Comparing frequency distributions over frequent words has been established as a state of the art method for contrasting style across different literary texts (cf. Eder et al. (2013)). Quite recently, (Herrmann et al., 2015) proposed to define style as a property constituted by “formal features which can be observed quantitatively or qualitatively” (p. 44). An important aspect of it is that style has to be based on observable features.

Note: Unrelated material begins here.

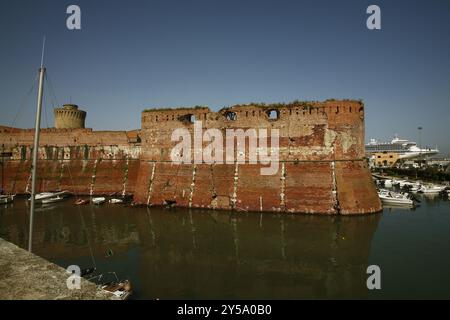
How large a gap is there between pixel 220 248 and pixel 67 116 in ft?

We propose to make a clear cut between content and style: To measure stylistic differences, we restrict the selection to words appearing in every text of the corpus, thus are observable in each text, assuming that this is a simple way to exclude words that are markers of content. Content words (that presumably only appear in a subset of the texts) do not contribute to this understanding of style. They, in contrast, are extracted by filtering the MFW with a stop word list containing all the function words in a language. We refer to the sets of feature words extracted for a text with
content words and
style words.
To validate this idea, we analyse five MHG texts by three authors with the R stylo package (Eder, 2013). Figure 1 shows results for the content (a) and style (b) words. The higher similarity of
Erec and
Tristan in (a) compared to
Der arme Heinrich reflects that both narratives feature knighthood as a main theme. In contrast, the narrative in
Der Arme Heinrich involves more religious themes (faith, god), which is also reflected in the frequency tables. This distinction is clearly based on content. If we focus our analysis on style words, as in (b), we see the clustering according to authors. Thus, distinguishing frequent words of a corpus in style and content words can give us better insights into the results.
Bockhoff and Singer (1911) formulated two hypotheses regarding the internal structure and origin of the ca. 21K verses long text, regarding both the overall structure (Table 1) and the internal structure of one segment (Table 2). To get an impression of which paragraphs can indeed be found as a distinctive group using content words and style words respectively, we split the text into 71 segments of equal length. These segments are then clustered with Stylo, using delta as a similarity measure.
Our baseline consists of randomly assigning distances between the segments, drawn from a uniform distribution. We sample baseline results 1000 times. The baseline results give an impression on how well an uninformed method overlaps with the hypothesis classification introduced in Section 3. Comparing these to the results of our methods can inform us on which method goes in line with the hypothesis as opposed to a random classification.
Regarding the first hypothesis (Table 3), we observe that for both feature sets the F-score lies above the baseline for all parts except the third. This seems reasonable since this part is suspected to be based on different sources and therefore might be more heterogeneous both in content and in style. Style seems to be more homogeneous (F-Score above baseline) throughout the entire text whereas content seems to be heterogeneous especially in the adventure part introduced by HvN (F-Score below baseline). This is in line with the hypothesis, considering that HvN’s insertions report on different adventures.
Analysing these heterogeneous parts further (second hypothesis, Table 4), we see heterogeneity in terms of content for all but one part,
The duel in Syria.
The duel in Syria seems homogeneous in style whereas
The adventures in Galacites shows tendencies towards a heterogeneous style.
Both feature sets show similar tendencies and support a major part of the hypotheses by Bockhoff and Singer (1911) regarding parts suspected as insertions. Nevertheless, differences in content cannot clearly confirm the suspicion that HvN incorporated other sources. He might have created additional adventures by himself. Bockhoff and Singer (1911) do not cite sources from which HvN copied narratives, making it difficult to tackle exactly. Overall differences in style are much less significant than differences in content, which is in line with the hypothesis.